Suitcase, acrylic on paper, 70x45cm Hervé Constant

What brings Hervé back to Wales?  In a word it is ‘contact’.   Herve’s surname also helps, Constant, that is to say Constant Contact.  Hervé Constant, the subject of the eponymous Hervé Constant: A Retrospective 1985 – 2022;  selected works, films, photographs and writings, published in Porthcawl, is loyal to a small Celtic country that has given him so much reassuring support.

Hervé first made contact with Wales in the 1990s when he was invited by William Brown to take part in a significant touring show at the time, “6×6”, initiated by Bridgend based, also internationally exhibiting, ceramicist Peter Wills.  All three of these artists later came into the collective known as a.r.c.i.p.e.l.a.g.o. which is still an ongoing project.

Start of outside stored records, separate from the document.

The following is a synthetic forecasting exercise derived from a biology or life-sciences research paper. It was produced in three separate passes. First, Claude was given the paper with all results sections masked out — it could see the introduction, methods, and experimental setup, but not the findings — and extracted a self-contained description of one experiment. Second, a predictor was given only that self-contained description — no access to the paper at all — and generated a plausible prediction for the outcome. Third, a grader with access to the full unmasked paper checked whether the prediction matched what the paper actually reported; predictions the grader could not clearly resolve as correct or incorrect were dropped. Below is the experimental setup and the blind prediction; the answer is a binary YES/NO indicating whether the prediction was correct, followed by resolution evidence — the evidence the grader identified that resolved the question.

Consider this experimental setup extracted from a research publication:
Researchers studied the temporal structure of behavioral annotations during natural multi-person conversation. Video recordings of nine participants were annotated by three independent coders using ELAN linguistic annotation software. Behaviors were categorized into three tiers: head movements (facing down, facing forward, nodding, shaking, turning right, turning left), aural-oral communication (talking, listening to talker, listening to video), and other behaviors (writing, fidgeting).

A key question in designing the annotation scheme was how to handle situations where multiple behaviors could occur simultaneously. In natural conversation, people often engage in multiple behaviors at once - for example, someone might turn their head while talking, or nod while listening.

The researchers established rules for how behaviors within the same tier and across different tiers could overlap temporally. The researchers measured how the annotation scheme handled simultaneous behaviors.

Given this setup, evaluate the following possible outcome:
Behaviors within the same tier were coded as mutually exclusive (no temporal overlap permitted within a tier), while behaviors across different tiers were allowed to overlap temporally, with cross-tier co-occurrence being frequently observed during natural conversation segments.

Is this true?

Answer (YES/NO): YES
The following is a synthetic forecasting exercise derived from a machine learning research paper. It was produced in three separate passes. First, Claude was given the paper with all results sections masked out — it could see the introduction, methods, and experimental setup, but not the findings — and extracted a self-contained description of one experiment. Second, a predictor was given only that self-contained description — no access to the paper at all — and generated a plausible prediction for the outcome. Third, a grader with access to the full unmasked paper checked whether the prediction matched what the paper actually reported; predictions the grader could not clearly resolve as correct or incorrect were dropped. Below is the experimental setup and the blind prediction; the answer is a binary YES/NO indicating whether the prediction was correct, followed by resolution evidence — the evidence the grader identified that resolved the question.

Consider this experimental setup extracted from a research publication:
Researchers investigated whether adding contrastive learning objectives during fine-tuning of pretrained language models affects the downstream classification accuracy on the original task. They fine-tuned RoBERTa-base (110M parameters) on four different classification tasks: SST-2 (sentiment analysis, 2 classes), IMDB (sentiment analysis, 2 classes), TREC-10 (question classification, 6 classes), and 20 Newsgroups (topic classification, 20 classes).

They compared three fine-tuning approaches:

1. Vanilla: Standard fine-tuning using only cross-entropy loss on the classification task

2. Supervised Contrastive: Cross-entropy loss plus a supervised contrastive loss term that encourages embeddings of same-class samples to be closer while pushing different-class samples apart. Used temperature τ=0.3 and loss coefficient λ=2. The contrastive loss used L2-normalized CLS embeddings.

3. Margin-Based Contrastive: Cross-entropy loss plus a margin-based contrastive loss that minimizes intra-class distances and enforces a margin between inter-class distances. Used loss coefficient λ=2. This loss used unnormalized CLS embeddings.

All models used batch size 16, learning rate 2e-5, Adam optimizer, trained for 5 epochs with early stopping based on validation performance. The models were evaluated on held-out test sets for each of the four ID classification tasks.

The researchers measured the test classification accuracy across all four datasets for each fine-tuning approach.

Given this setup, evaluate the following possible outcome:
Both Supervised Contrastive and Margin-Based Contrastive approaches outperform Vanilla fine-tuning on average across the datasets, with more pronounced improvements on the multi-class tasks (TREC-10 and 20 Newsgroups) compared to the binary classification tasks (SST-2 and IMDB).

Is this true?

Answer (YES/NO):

a.r.c.i.p.e.l.a.g.o. has at various times shown the work of artists from Japan, the Czech Republic, Ukraine and Chile alongside work from Wales, featuring that of Iwan Bala, Sarah Rees and Penny Hallas. But it has been the art of Hervé Constant that has remained a ‘constant’ thread through all of these cosmopolitan manifestations.  His connection with Wales continues.

Castle, acrylic on paper 30x30cm,  Hervé Constant, private collection, New York

Every year, since 2018 the Bukovina Museum of History in the city of Suceava, in northern Romania has hosted an exhibition of artists from Wales.  George Ostafi from Suceava, who started the project, was shown at the Senedd Building in Cardiff Bay in 2019.

This Wales-Romania series has included James Green, from Tonypandy, currently teaching art in Alexandria, Egypt, Peter Spriggs, Llanelli and David Rees Davies, from Bridgend.  Suceava is less than thirty miles from the border with Ukraine and is currently home to thousands of displace Ukrainians.

Reflecting on the nature of displacement, relocation and exile, this year the Wales-linked Suceava exhibition will feature the art of Hervé Constant by virtue of the fact that his recent, 2022, exhibitions in Yerevan and Gyumri, Armenia reflect his experiences in Wales, within the international context of smaller nations.

Hervé is also an individual whose personal, nomadic biography gives him insight into an existence where the flimsy, essential nature of a passport cannot really define an individual’s identity.

The presence, more than once, of suitcases in the various exhibitions – including the Porthcawl publication – shows that for some people their roots cannot afford to go any deeper than the clothes on their back and what they can carry.   The maze in which we live is more complicated for some than for others.

Labyrinth, oil on canvas 180x180cm, Hervé Constant

When Hervé Constant came to Cardiff in 2018 for the Glorious Disgust Surrealism Exhibition at Cardiff Metropolitan University – an event that included the art of Desmond Morris –  afterwards he got completely lost in Cardiff city centre.   For some reason the street lighting had failed and leaving the Campfa Gallery in Queens Arcade, going to the railway station Herve completely lost his way.  But the important thing is that he found it again, being rescued by local friends on Mary Street.

Hervé is an artist willing to meander, ramble, take his time and meditate on his situation.  His purposeful wanderings have brought him many times to galleries in Wales and his works are in several, private Welsh collections.  Now that he is about to exhibit in Suceava as part of a Wales-Romanian series, once again his nature as an observer of different cultures will turn a page in his developing career.

From Inner Landcapes, Hervé Constant, 2023.

 

David Greenslade writes in Welsh and English and shares his time between Wales and Romania.